Firstly, it blamed many of the perceived tyre problems on bad driving and maintenance by motorists which, while probably true, was not a good PR move, then it incensed Ford and other organisations by saying that the recall would happen in stages and would take many months. Only after Ford declared this as “unacceptable” did the Japanese company speed things up by airlifting tyres and upping production in plants outside the USA. Despite this less-than-satisfactory PR performance, it was not until the middle of September that president Kaizaki made his first comment on the crisis, and this was largely because BF Inc’s president, Masatoshi Ono, was reported to have apologised for the deaths blamed on alleged tyre faults when giving evidence before the US Congress.
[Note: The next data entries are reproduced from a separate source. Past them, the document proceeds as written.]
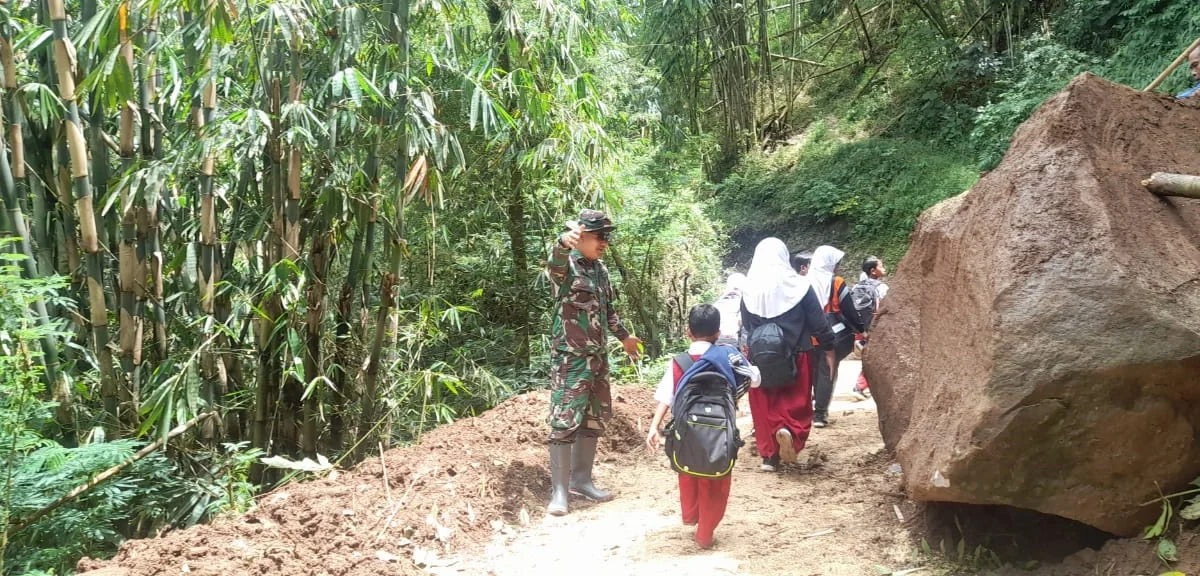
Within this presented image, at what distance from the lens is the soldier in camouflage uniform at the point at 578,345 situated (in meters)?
3.98

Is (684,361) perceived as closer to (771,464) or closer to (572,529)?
(572,529)

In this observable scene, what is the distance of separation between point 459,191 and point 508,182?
444mm

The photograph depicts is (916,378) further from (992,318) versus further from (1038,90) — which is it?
(1038,90)

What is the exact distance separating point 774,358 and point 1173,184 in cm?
212

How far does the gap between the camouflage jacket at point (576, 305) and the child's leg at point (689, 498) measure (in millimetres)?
831

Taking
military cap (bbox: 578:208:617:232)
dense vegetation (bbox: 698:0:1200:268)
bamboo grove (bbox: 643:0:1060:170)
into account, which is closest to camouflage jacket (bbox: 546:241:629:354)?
military cap (bbox: 578:208:617:232)

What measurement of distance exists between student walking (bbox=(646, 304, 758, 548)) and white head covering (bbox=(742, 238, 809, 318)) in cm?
106

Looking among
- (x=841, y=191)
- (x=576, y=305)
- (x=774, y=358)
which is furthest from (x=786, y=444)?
(x=841, y=191)

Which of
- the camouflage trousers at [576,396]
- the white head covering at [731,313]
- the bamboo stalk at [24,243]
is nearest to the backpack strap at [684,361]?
the camouflage trousers at [576,396]

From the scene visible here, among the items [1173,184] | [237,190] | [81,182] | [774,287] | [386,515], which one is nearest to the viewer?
[1173,184]

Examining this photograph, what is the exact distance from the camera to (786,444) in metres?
4.44

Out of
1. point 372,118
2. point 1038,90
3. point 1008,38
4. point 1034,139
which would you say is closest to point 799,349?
point 1034,139

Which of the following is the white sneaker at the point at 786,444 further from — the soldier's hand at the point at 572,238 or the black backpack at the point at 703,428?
the soldier's hand at the point at 572,238

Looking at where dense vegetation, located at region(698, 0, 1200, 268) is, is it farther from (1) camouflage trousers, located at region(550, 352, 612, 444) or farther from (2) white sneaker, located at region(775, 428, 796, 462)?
(1) camouflage trousers, located at region(550, 352, 612, 444)
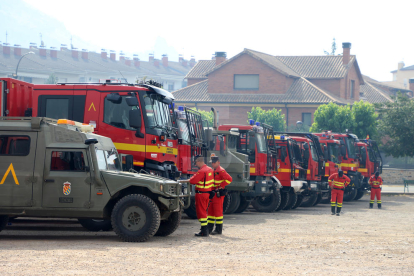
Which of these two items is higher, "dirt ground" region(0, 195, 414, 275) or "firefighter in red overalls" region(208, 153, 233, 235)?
"firefighter in red overalls" region(208, 153, 233, 235)

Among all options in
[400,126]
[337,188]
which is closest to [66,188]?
[337,188]

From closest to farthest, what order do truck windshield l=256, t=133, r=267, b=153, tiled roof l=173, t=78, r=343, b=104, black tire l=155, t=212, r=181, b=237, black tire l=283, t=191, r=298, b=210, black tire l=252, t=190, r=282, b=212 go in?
black tire l=155, t=212, r=181, b=237 < truck windshield l=256, t=133, r=267, b=153 < black tire l=252, t=190, r=282, b=212 < black tire l=283, t=191, r=298, b=210 < tiled roof l=173, t=78, r=343, b=104

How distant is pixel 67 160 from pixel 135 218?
161 cm

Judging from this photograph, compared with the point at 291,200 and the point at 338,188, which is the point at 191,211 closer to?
the point at 338,188

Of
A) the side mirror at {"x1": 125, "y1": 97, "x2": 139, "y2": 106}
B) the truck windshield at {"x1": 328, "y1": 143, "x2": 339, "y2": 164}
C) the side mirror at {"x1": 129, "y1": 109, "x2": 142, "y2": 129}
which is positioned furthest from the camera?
the truck windshield at {"x1": 328, "y1": 143, "x2": 339, "y2": 164}

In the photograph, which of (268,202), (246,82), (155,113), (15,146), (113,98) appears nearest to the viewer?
(15,146)

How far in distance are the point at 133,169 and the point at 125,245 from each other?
224 cm

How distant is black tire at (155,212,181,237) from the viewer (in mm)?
12430

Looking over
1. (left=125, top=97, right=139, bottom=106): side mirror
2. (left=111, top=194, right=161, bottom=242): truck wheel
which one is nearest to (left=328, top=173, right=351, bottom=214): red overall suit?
(left=125, top=97, right=139, bottom=106): side mirror

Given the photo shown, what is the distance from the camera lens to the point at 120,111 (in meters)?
14.1

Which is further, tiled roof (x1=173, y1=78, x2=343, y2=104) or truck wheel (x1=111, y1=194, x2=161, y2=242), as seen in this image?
tiled roof (x1=173, y1=78, x2=343, y2=104)

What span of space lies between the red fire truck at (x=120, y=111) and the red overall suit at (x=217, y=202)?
1.37 meters

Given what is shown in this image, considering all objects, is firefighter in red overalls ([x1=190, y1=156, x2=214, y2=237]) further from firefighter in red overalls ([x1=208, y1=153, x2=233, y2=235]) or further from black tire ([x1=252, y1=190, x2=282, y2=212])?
black tire ([x1=252, y1=190, x2=282, y2=212])

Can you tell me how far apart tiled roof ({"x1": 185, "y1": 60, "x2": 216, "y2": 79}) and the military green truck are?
62899 millimetres
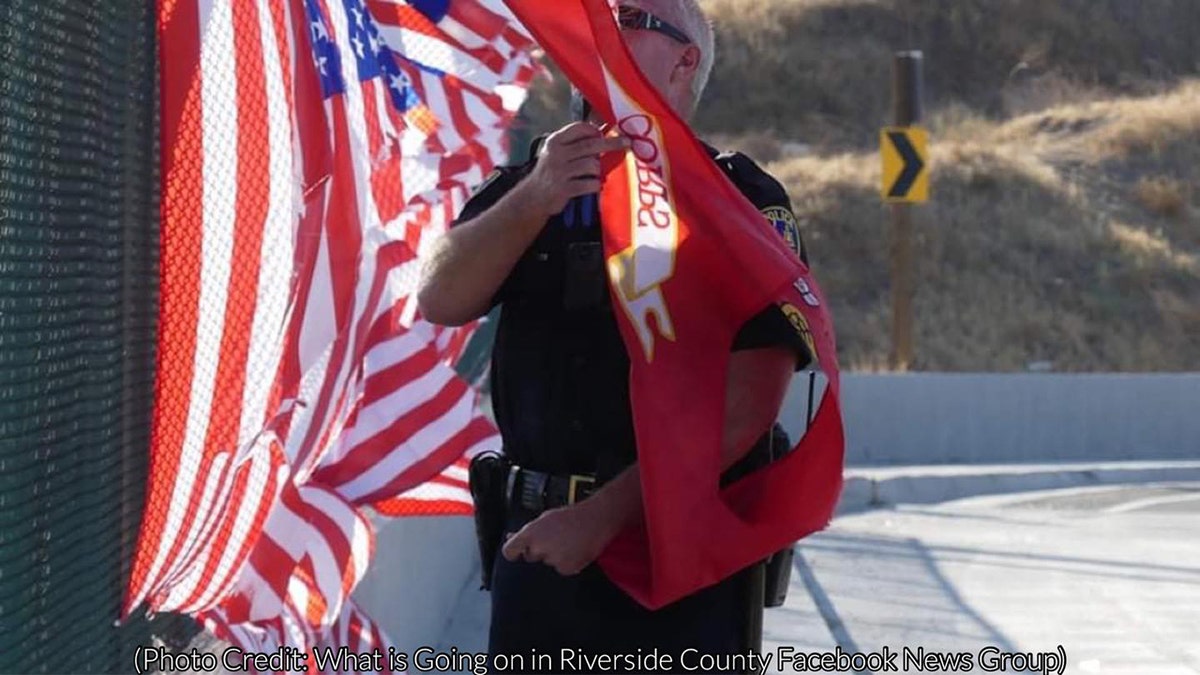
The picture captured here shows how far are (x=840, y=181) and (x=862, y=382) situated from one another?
617 inches

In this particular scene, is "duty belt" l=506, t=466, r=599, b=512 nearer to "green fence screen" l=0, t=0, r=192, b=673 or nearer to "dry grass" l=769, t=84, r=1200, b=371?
"green fence screen" l=0, t=0, r=192, b=673

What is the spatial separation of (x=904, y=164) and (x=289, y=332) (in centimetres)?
1300

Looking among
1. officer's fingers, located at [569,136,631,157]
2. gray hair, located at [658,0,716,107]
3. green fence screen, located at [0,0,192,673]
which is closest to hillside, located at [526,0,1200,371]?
green fence screen, located at [0,0,192,673]

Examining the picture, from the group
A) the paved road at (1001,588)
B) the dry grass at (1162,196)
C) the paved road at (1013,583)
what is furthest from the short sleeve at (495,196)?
A: the dry grass at (1162,196)

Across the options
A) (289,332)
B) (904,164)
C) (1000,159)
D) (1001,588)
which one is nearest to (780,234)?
(289,332)

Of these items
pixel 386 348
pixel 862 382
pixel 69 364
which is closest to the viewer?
pixel 69 364

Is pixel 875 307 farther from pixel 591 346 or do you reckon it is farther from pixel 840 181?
pixel 591 346

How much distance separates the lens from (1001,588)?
9586 millimetres

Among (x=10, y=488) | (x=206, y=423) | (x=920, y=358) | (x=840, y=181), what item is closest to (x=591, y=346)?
(x=10, y=488)

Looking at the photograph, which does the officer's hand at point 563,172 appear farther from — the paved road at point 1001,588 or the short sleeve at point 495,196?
the paved road at point 1001,588

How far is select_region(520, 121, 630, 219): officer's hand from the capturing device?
3119 millimetres

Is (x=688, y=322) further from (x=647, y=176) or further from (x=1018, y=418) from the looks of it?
(x=1018, y=418)

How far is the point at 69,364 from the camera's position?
384 centimetres

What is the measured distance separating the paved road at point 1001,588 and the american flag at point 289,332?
6.84ft
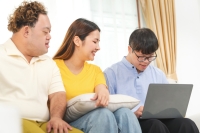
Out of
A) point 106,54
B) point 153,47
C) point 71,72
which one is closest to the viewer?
point 71,72

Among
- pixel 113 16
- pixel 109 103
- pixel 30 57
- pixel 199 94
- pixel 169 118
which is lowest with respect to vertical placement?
pixel 199 94

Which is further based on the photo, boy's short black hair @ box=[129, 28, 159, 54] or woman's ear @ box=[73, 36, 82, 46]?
boy's short black hair @ box=[129, 28, 159, 54]

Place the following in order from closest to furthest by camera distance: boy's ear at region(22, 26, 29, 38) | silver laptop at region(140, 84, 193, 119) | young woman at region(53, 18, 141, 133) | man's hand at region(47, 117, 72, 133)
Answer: man's hand at region(47, 117, 72, 133), young woman at region(53, 18, 141, 133), boy's ear at region(22, 26, 29, 38), silver laptop at region(140, 84, 193, 119)

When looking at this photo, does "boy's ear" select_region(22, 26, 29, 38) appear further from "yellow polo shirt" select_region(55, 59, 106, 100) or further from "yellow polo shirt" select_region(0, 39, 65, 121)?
"yellow polo shirt" select_region(55, 59, 106, 100)

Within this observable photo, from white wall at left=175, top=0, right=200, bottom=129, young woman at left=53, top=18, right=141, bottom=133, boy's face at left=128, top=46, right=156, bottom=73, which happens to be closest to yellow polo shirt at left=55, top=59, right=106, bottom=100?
young woman at left=53, top=18, right=141, bottom=133

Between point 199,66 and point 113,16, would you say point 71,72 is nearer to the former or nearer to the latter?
point 113,16

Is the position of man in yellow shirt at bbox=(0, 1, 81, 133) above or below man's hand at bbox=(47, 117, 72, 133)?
above

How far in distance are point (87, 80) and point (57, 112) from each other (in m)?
0.37

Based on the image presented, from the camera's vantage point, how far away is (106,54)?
3457 mm

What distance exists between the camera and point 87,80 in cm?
212

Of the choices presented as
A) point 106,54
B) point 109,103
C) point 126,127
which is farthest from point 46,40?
point 106,54

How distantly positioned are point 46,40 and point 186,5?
2769 mm

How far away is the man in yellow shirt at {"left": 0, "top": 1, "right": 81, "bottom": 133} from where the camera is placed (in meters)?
1.75

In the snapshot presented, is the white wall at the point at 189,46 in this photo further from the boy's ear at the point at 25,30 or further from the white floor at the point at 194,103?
the boy's ear at the point at 25,30
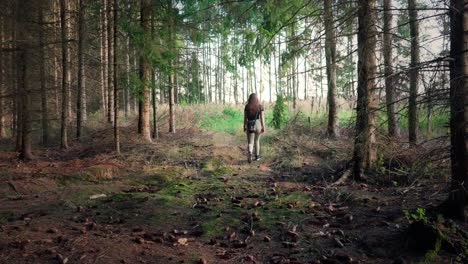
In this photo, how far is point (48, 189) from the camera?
8117 mm

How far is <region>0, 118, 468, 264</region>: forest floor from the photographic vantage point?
186 inches

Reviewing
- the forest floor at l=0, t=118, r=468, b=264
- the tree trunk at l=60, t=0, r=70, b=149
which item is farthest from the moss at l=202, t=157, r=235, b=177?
the tree trunk at l=60, t=0, r=70, b=149

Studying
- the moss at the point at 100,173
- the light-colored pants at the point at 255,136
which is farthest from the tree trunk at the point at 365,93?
the moss at the point at 100,173

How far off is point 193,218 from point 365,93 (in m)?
4.18

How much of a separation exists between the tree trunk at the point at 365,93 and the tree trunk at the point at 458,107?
1.79 metres

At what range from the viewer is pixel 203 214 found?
21.0ft

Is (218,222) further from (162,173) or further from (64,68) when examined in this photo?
(64,68)

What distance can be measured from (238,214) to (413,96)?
3382 millimetres

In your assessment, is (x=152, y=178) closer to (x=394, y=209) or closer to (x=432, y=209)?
(x=394, y=209)

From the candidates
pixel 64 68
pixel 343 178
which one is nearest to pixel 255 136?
pixel 343 178

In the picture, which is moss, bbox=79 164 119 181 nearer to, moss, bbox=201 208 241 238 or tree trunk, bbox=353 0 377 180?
moss, bbox=201 208 241 238

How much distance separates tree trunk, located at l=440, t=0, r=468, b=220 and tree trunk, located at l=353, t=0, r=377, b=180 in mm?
1788

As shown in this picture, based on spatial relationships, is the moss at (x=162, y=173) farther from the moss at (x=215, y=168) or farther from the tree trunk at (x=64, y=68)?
the tree trunk at (x=64, y=68)

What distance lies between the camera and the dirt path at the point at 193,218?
4719mm
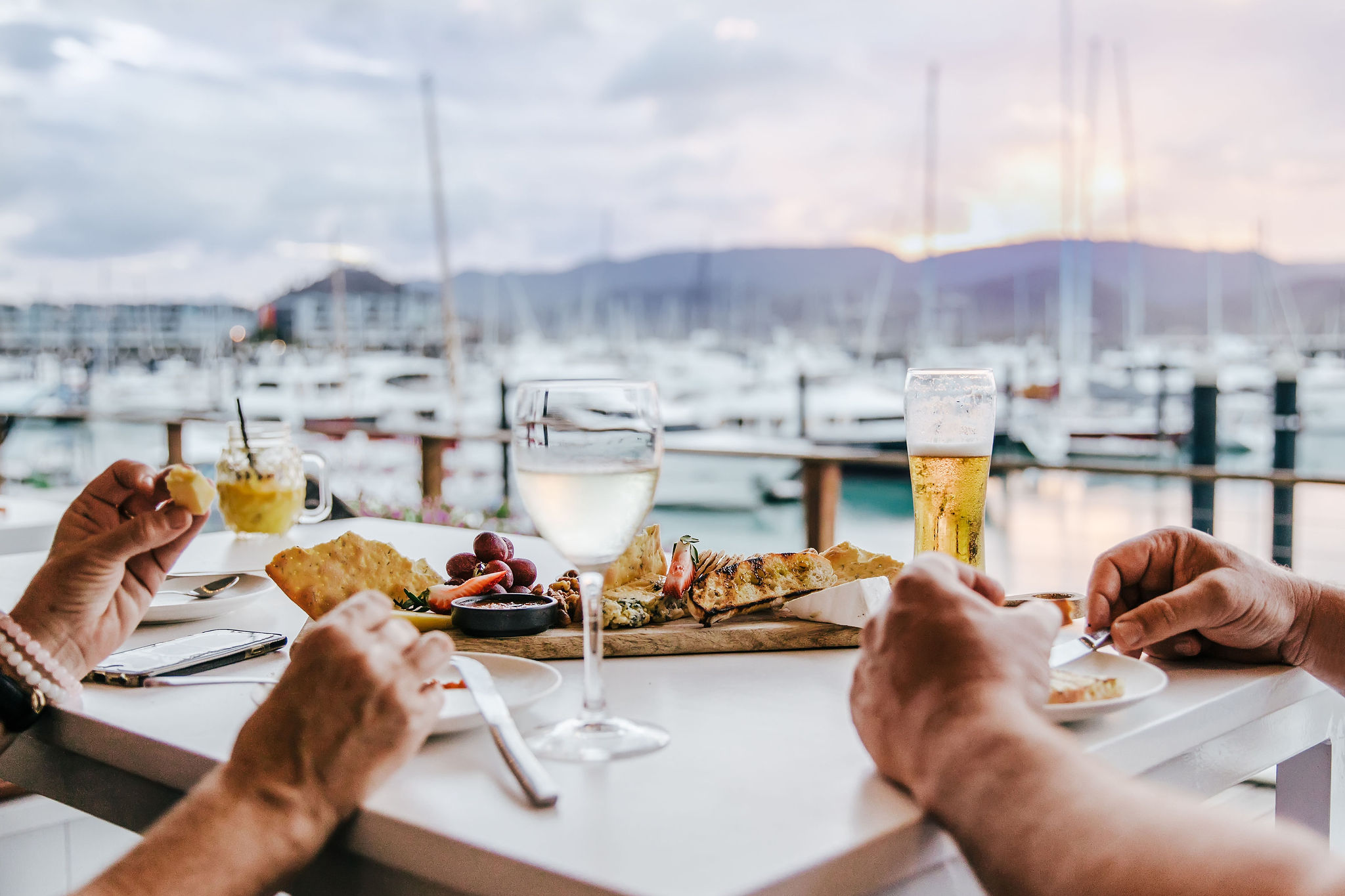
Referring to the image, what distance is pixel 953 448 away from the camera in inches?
45.1

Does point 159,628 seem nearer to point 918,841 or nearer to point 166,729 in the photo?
point 166,729

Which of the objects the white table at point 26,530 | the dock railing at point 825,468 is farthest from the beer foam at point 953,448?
the white table at point 26,530

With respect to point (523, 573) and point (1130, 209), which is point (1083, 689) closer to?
point (523, 573)

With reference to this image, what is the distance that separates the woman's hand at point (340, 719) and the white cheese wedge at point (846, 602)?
0.48m

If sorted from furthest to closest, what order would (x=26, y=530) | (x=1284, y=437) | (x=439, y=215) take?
(x=439, y=215)
(x=1284, y=437)
(x=26, y=530)

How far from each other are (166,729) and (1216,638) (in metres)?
0.99

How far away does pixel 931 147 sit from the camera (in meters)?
13.9

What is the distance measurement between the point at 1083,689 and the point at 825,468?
3.61 meters

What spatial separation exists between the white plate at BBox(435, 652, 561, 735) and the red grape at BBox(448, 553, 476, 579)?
0.71 ft

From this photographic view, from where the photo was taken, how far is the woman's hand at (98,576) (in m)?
1.03

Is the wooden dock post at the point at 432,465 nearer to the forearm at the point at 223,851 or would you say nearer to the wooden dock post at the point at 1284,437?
the wooden dock post at the point at 1284,437

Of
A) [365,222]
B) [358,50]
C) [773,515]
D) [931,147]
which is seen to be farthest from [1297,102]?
[365,222]

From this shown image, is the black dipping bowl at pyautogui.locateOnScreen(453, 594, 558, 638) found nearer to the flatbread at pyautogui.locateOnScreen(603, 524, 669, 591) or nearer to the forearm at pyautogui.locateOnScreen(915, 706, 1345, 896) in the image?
the flatbread at pyautogui.locateOnScreen(603, 524, 669, 591)

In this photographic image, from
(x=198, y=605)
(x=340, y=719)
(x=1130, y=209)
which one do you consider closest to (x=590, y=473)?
(x=340, y=719)
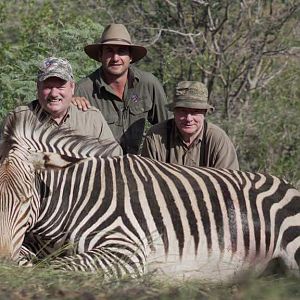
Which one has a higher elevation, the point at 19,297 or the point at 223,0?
the point at 223,0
Mr. Ono has since then been replaced as US CEO by John Lampe. In his first statement, Mr.
Kaizaki promised “to support the Firestone brand with all the resources of the Bridgestone group”. He also adopted an aggressive stance towards Ford, trying to link the Explorer vehicle in with the accidents, and refusing to accept that the problem lay solely with the tyres. Kaizaki’s resignation is seen as an attempt to bolster Bridgestone/Firestone’s image; something which everybody would agree is badly needed.
Analysts have generally approved of Kaizaki’s action, saying that it probably marks the approaching end of the tyre recall. Certainly some restoration of investor confidence is needed urgently, as Bridgestone shares have halved in value since the start of the recall, with some experts predicting that they have not yet bottomed out. Estimates of profits for 2000 were reduced by a hefty 80 per cent.
Mr. Kaizaki is quoted as saying: “I decided on this move to strengthen our management in a rapidly-changing global environment and to win back the trust of our customers and shareholders.” His departure is not the only one, as two executive vice presidents have also resigned.
The person taking over from Mr. Kaizaki is 58-year old Shigeo Watanabe, senior managing director at Bridgestone and who has an engineering background. He is reported as saying: “The most important issue for the Bridgestone group right now is restoration of our brand and regaining trust”, something with which few would disagree.
Mr. Watanabe is expected to take up his new post officially, following ratification at a shareholders’ meeting on March 29th. Although resigning as president, Mr.
Kaizaki will remain as a full-time adviser to the Bridgestone board. It would appear from the initial reaction of some financial analysts and investors in Japan that Mr. Kaizaki has done the right thing to restore confidence among the money people at home.
However, the group badly needs to win back the hearts and minds of customers in the USA who have been affected by the recall. This is a harder thing altogether and it remains to be seen whether Mr. Kaizaki’s resignation will have any effect on attitudes in the US.